Page MenuHomePhabricator

Explore optimizations/scaling for Revise Tone Task Generator in LiftWing
Open, Needs TriagePublic

Description

The Revise Tone Task Generator is deployed on production.

According to our Istio Dashboard, our traffic is oscillating between 1-2 requests per second with us responding in ~180ms at p0.5, ~500ms at p0.95 and in ~1s in p0.99. This traffic is coming from Changeprop and those are edit events on en, pt, fr, ar and test wikis. We don't expect any other traffic then Changeprop.

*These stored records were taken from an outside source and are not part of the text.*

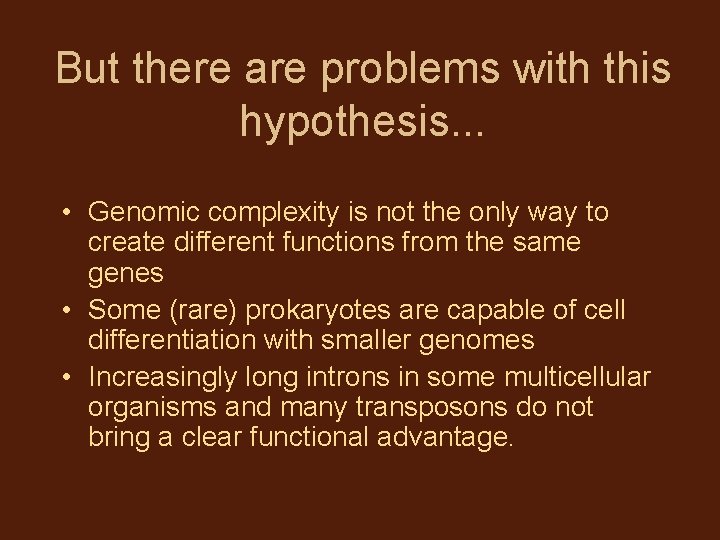 But there are problems with this hypothesis...

• Genomic complexity is not the only way to create different functions from the same genes
• Some (rare) prokaryotes are capable of cell differentiation with smaller genomes
• Increasingly long introns in some multicellular organisms and many transposons do not bring a clear functional advantage.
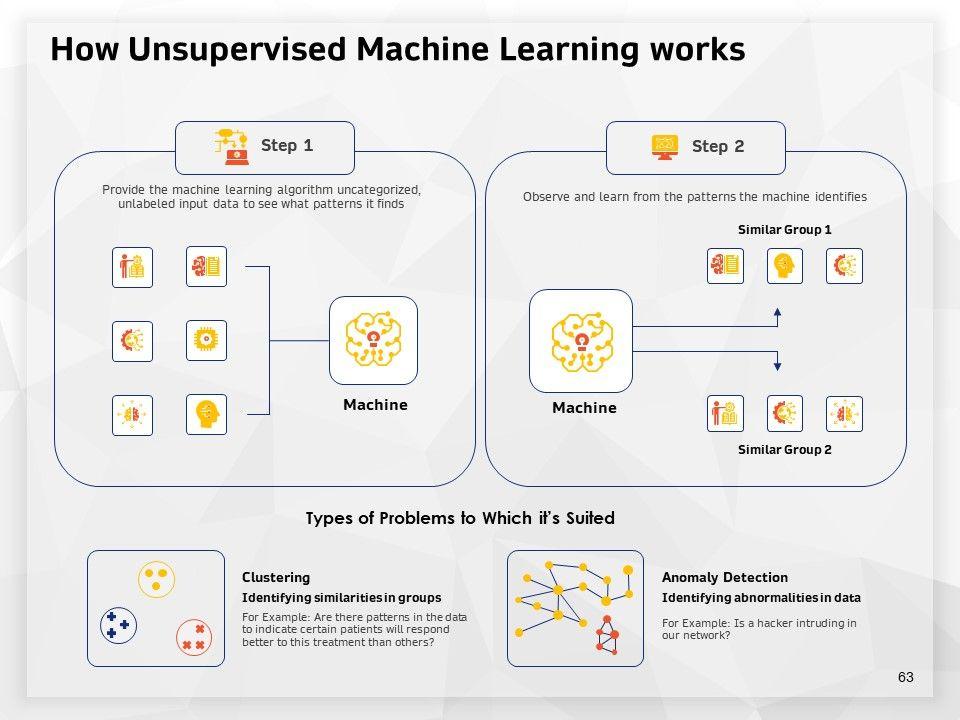 How Unsupervised Machine Learning works

Step 1

Provide the machine learning algorithm uncategorized, unlabeled input data to see what patterns it finds

Machine

Step 2

Observe and learn from the patterns the machine identifies

Similar Group 1

Machine

Similar Group 2

Types of Problems to Which it's Suited

Clustering

Identifying similarities in groups

For Example: Are there patterns in the data to indicate certain patients will respond better to this treatment than others?

Anomaly Detection

Identifying abnormalities in data

For Example: Is a hacker intruding in our network?

63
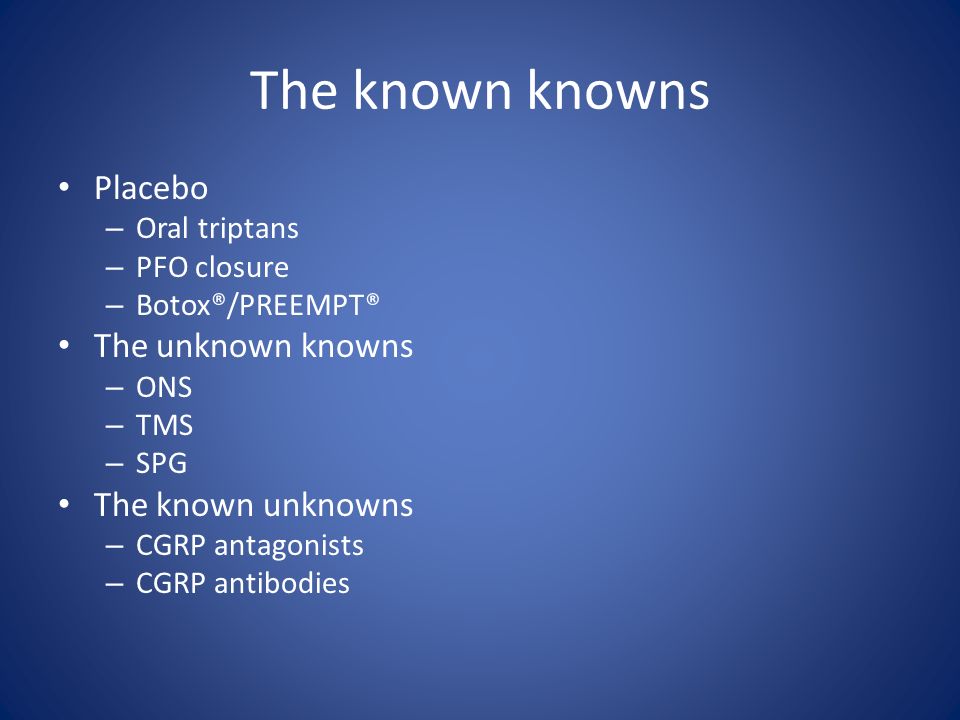 The known knowns

• Placebo
– Oral triptans
– PFO closure
– Botox®/PREEMPT®
• The unknown knowns
– ONS
– TMS
– SPG
• The known unknowns
– CGRP antagonists
– CGRP antibodies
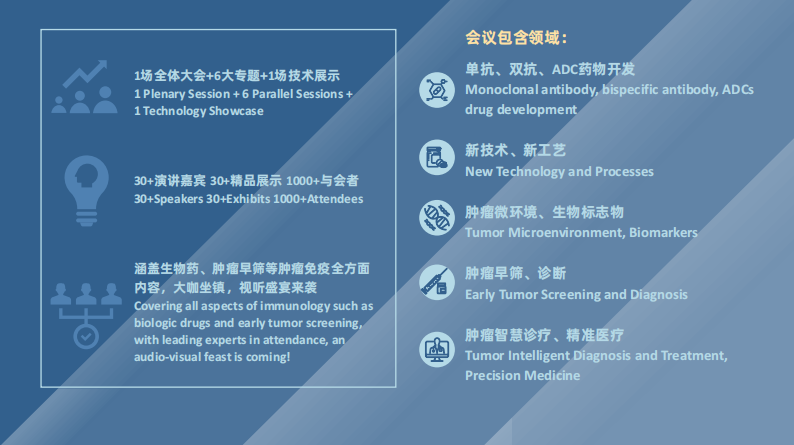 1场全体大会+6大专题+1场技术展示
1 Plenary Session + 6 Parallel Sessions + 1 Technology Showcase

30+演讲嘉宾 30+精品展示 1000+与会者
30+Speakers 30+Exhibits 1000+Attendees

涵盖生物药、肿瘤早筛等肿瘤免疫全方面内容，大咖坐镇，视听盛宴来袭
Covering all aspects of immunology such as biologic drugs and early tumor screening, with leading experts in attendance, an audio-visual feast is coming!

会议包含领域：

单抗、双抗、ADC药物开发
Monoclonal antibody, bispecific antibody, ADCs drug development

新技术、新工艺
New Technology and Processes

肿瘤微环境、生物标志物
Tumor Microenvironment, Biomarkers

肿瘤早筛、诊断
Early Tumor Screening and Diagnosis

肿瘤智慧诊疗、精准医疗
Tumor Intelligent Diagnosis and Treatment, Precision Medicine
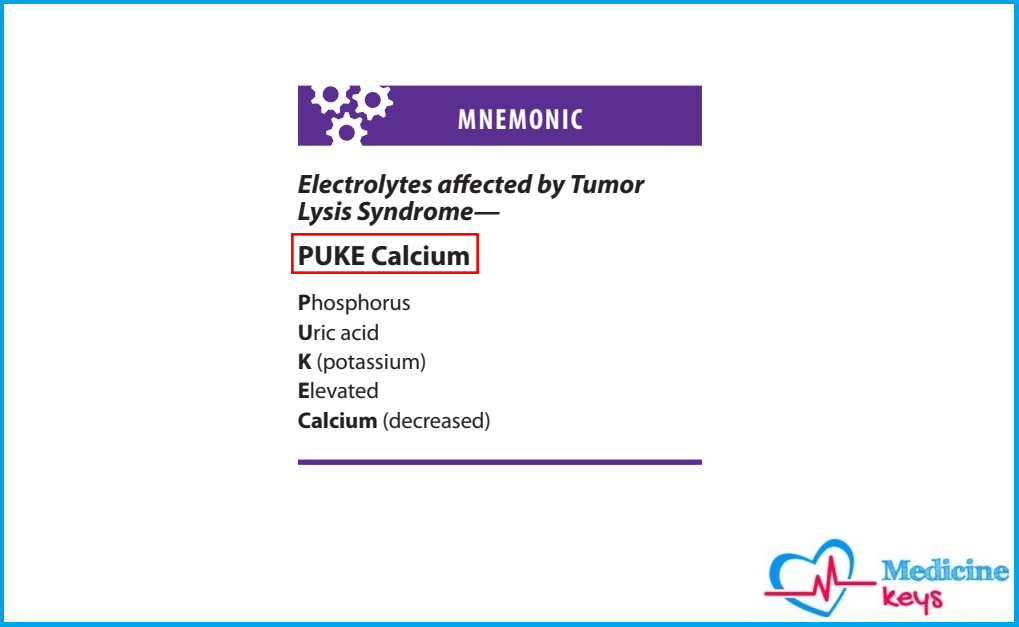 MNEMONIC

Electrolytes affected by Tumor Lysis Syndrome—

PUKE Calcium

Phosphorus
Uric acid
K (potassium)
Elevated
Calcium (decreased)

Medicine keys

We are currently able to sustain the traffic, however if the traffic would at least double, we want to explore our options for scaling without the need to use multiple GPUs to save resources:

  1. Explore the performance of CPU-only deployment
  2. Explore running multiple workers in one pod. This would enable us to use 1 GPU for multiple workers, but this has not been yet done with any other LiftWing model.

Event Timeline

Change #1215112 had a related patch set uploaded (by Bartosz Wójtowicz; author: Bartosz Wójtowicz):

[operations/deployment-charts@master] ml-services: Deploy experimental CPU-only revise-tone-task-generator.

https://gerrit.wikimedia.org/r/1215112

Change #1215112 merged by jenkins-bot:

[operations/deployment-charts@master] ml-services: Deploy experimental CPU-only revise-tone-task-generator.

https://gerrit.wikimedia.org/r/1215112

Change #1216754 had a related patch set uploaded (by Bartosz Wójtowicz; author: Bartosz Wójtowicz):

[machinelearning/liftwing/inference-services@main] revise-tone-task-generator: Use multiple workers in a single deployment.

https://gerrit.wikimedia.org/r/1216754

Change #1216754 merged by jenkins-bot:

[machinelearning/liftwing/inference-services@main] revise-tone-task-generator: Use multiple workers in a single deployment.

https://gerrit.wikimedia.org/r/1216754

Change #1216787 had a related patch set uploaded (by Bartosz Wójtowicz; author: Bartosz Wójtowicz):

[operations/deployment-charts@master] ml-services: Update experimental revise-tone-task-generator.

https://gerrit.wikimedia.org/r/1216787

Change #1216787 merged by jenkins-bot:

[operations/deployment-charts@master] ml-services: Update experimental revise-tone-task-generator.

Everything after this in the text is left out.